What is OpenRefine?

openrefine interface

OpenRefine is a free, open source, Java application, that runs offline in a web browser.

The original creator David Huynh said Refine is:

“A power tool for working with messy data”

  • more powerful than a spreadsheet
  • more interactive and visual than scripting
  • more provisional / exploratory / experimental / playful than a database

Tabular Data

Refine can handle all sorts of data from all sorts of sources:

The data is imported without changing the original source–a new copy is saved in an optimized format in the Refine working directory. Once imported, the data is represented as tabular, using this basic terminology:

table parts

Refine is efficient enough to provide comfortable performance up to 100,000’s of rows (although, you may want to increase memory allocated to Java).

Use Cases

Explore - navigate and evaluate quality with visualizations and filters that help dig deeply into the data so you can get to know it better…
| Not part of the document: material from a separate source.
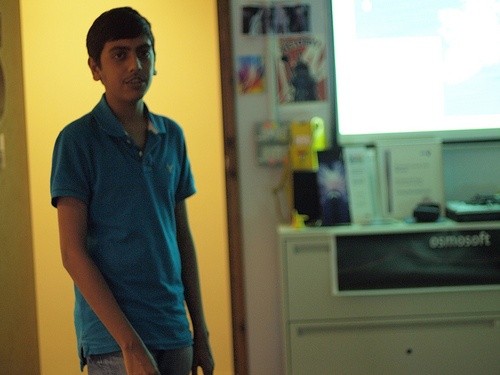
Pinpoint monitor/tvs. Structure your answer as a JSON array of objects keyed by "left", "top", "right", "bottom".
[{"left": 331, "top": 0, "right": 500, "bottom": 147}]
Clean - efficiently discover and fix inconsistency with faceting, clustering, cell transforms, GREL expressions…

Transform - easily change formats, subset, or reshape with split/join multi valued cells, split columns, transpose columns/rows…

Extend - enrich data by combining files, merging projects, fetching URLs, reconciliation with online databases…

Automate - record and preserve your processing routine for transparency, then automate reuse by exporting operation history in JSON!

Messy Data?

Inconsistent formats, unnecessary white space, extra characters, typos, etc… Messy data is the bane of analysis! Each column contains exactly the same info:

2015-10-14 $1,000 ID
10/14/2015 1000 I.D.
10/14/15 1,000 US-ID
Oct 14, 2015 1000 dollars idaho
Wed, Oct 14th US$1000 Idaho,
42291 $1k Ihaho

Multi-valued cells limit ability to manipulate, clean, and use the data:

“Using OpenRefine by Ruben Verborgh and Max De Wilde, September 2013”    
“University of Idaho, 875 Perimeter Drive, Moscow, ID, 83844, p. 208-885-6111, info@uidaho.edu”    

Luckily, Refine provides powerful visualizations and tools to discover these types of data issues, then isolate and fix them.